Sarà il presidente della Repubblica Sergio Mattarella a dare il sigillo istituzionale al centenario della morte di Piero Gobetti, figura cardine dell’antifascismo italiano e del pensiero liberale del Novecento. L’appuntamento è fissato per lunedì 16 febbraio, alle 11, al Teatro Carignano di Torino, luogo simbolico della vita culturale cittadina e scenario scelto per l’avvio ufficiale di un anno interamente dedicato alla memoria e all’attualità dell’intellettuale torinese.
La presenza del capo dello Stato sottolinea il rilievo nazionale dell’anniversario e il valore civile dell’eredità gobettiana. Gobetti, morto a soli 25 anni nel 1926, dopo le violenze subite dagli squadristi fascisti e l’esilio forzato a Parigi, è una delle voci più limpide dell’opposizione al regime nascente, un pensatore che ha fatto della libertà, del rigore morale e della responsabilità individuale il centro della propria azione culturale e politica.
La cerimonia al Carignano aprirà ufficialmente le celebrazioni coordinate dal Comitato nazionale per il centenario, presieduto dal costituzionalista Gustavo Zagrebelsky. Sarà proprio lui a tenere la lectio magistralis inaugurale, chiamata a rileggere Gobetti non come icona del passato, ma come coscienza critica ancora capace di interrogare il presente. Un ruolo, quello di Zagrebelsky, che rafforza il legame tra il pensiero gobettiano e i temi costituzionali, democratici e antifascisti che attraversano l’Italia di oggi.

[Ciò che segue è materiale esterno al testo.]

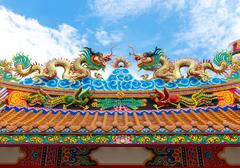 Colorful dragon statue on china temple roof with blue sky background Stock Photos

Le celebrazioni non si fermeranno a Torino né ai confini nazionali. Il programma, pensato su scala annuale, prevede infatti anche un momento simbolico a Parigi, città dell’esilio e della morte di Gobetti. Il 19 febbraio è in calendario una cerimonia al cimitero di Père Lachaise, seguita da un incontro alla Maison de l’Italie dedicato al tema “La libertà dell’esilio”, uno dei nodi centrali della sua esperienza umana e intellettuale.
L’arrivo di Mattarella a Torino assume così un significato che va oltre la commemorazione. In una fase storica segnata da tensioni internazionali, crisi della partecipazione democratica e fragilità del dibattito pubblico, la figura di Piero Gobetti torna a essere richiamata come punto di riferimento etico e politico. Non un rito celebrativo, ma un invito a misurarsi con un pensiero scomodo, esigente, che non concedeva nulla alla retorica e chiedeva alla politica di essere, prima di tutto, esercizio di libertà e responsabilità.